» **Study questions**
- 1) Write out the portion of the library rally announcement that starts at "Wrap yourself up" and ends at "out in force.", word for word.
- 2) Continue the library rally announcement from its last sentence, adding the next part of the text in the same style.

» **Document extract**
Citywide Day of Rallies In Support of NYC’s Public Libraries
Rallies in Across the City Call to Restore Proposed Budget Cuts

New Yorkers love their libraries and they show it but the current NYC
budget proposed cuts of more than $106 million threaten to shut down
community libraries across New York City. In response to this, a
citywide day of action will take place on Tuesday May 28th. NYC’s
three public library systems will participate along with the Queens
Library Guild Local 1321 and Urban Librarians Unite. There will be
library love going on across New York City.

Bronx
3:00 – 4:00PM
Kingsbridge Library, 291 West 231st Street, Bronx, NY

Wrap yourself up in library love. The activists in the Bronx will be
hugging the library with the help of local students and community
groups. These crafty activists have been knitting furiously in
protest of the cuts. They expect lots of pint-sized protesters as
their youngest supporters, the storytime set, will be out in force.

Brooklyn
9:00am
Bushwick Branch, 340 Bushwick Ave. at Seigel St, Brooklyn, NY
Council Member Diana Reyna will attend

9:00am
Park Slope Branch, 431 Sixth Ave. at Ninth St., Brooklyn
Council Member Brad Lander will attend

Hug the Libraries! Two Brooklyn Libraries will be literally embraced
by their communities. The Bushwick Branch and the Park Slope Branch
will be surrounded by crowds clasping hands and embracing the library
buildings.

» **Material provided**

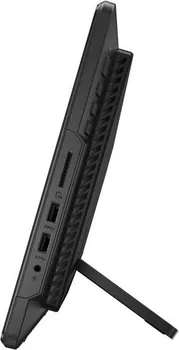 ASUS EXPERTCENTER E1 E1600WKAT-A-NN10A0 ALL-IN-ONE 15.6 CELERON N4500/4GB/128GB SSD (6 / 10)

» **Solved problems**
- 1)
Wrap yourself up in library love. The activists in the Bronx will be
hugging the library with the help of local students and community
groups. These crafty activists have been knitting furiously in
protest of the cuts. They expect lots of pint-sized protesters as
their youngest supporters, the storytime set, will be out in force.

- 2)
Manhattan
3 to 4 PM
Jefferson Market Library, 425 Avenue of the Americas, NY, NY

Manhattanites are hoping the city will “cut it out” with slashing
library budgets. Children of all ages will attend a craft event,
featuring a special paper cut-out celebrating the Library, which will
be displayed for all New Yorkers who love their libraries, and to make
a statement about their importance.

Queens
11:00 – 1:00PM
Central Library, 89-11 Merrick Boulevard, Jamaica
Council Member Leroy Comrie expected to attend

The Queens Library Guild, Local 1321 Rally at the Queens Central
Library will be a vocal celebration of love for the library. Staff and
customers will take it in turn to come forward and speak up about
their personal love for the library.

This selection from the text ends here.